For the last gatemage in the world had been Loki the trickster, the monster Loki who had sealed up every Great Gate in the world so thoroughly that all traffic between Westil and Mittlegard was cut off at once. It had shattered the power of every Family in the world, for the mightiest of powers could only be sustained by frequent passages back and forth. Magic gathered in one world was magnified a hundred times by passage through a Great Gate into the other. Little gates like the ones that Danny made had no such power—they led from Earth to another spot on Earth, and meant nothing except that his body moved from there to here. But the Great Gates had been what turned the mages of Westil into gods when they came here to Mittlegard.
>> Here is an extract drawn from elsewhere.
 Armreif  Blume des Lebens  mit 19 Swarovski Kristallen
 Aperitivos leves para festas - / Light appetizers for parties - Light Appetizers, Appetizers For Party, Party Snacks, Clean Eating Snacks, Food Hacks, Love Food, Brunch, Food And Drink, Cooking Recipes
And when they closed, when Loki made it impossible for anyone to even find them—even the gates that had stood for three thousand years or more before his time—the gods became mere mages, and easy to find and kill if someone was determined to; they could die from the blows of drowther swords or the darts from drowther bows. They had to learn caution, to isolate themselves, to pretend that they were ordinary people. To hide, as the North family was hidden here in the Virginia hills, where people who kept to themselves were not exceptional and others mostly left them alone.

The wars had been fought at first to force the Norths to reopen the gates, for no one believed that Loki's actions were not part of some nefarious plan. Only after the Families had decimated each other and the Norths had fled with Leiv Eiriksson to Vinland—only then, seeing how helpless the Norths had been against five centuries of onslaughts, did the other Families finally believe that Loki had acted alone, that the Norths were not holding on to some secret Westil Gate that would enable them to build up power that no other Family could withstand.

Even so, once America was conquered the Families made war on the Norths again from time to time, whenever the pain of being cut off from Westil became too much to bear, if only to punish the Norths or perhaps destroy them utterly—what else did they deserve?

But as truces and treaties were formed and broken, made anew and once again broken, they always included this clause: that if any gatemage was born into the world, into any Family but most especially the Norths, he would be killed. And not just killed, but his or her body cut up and one piece sent to each of the other Families as proof that it was done.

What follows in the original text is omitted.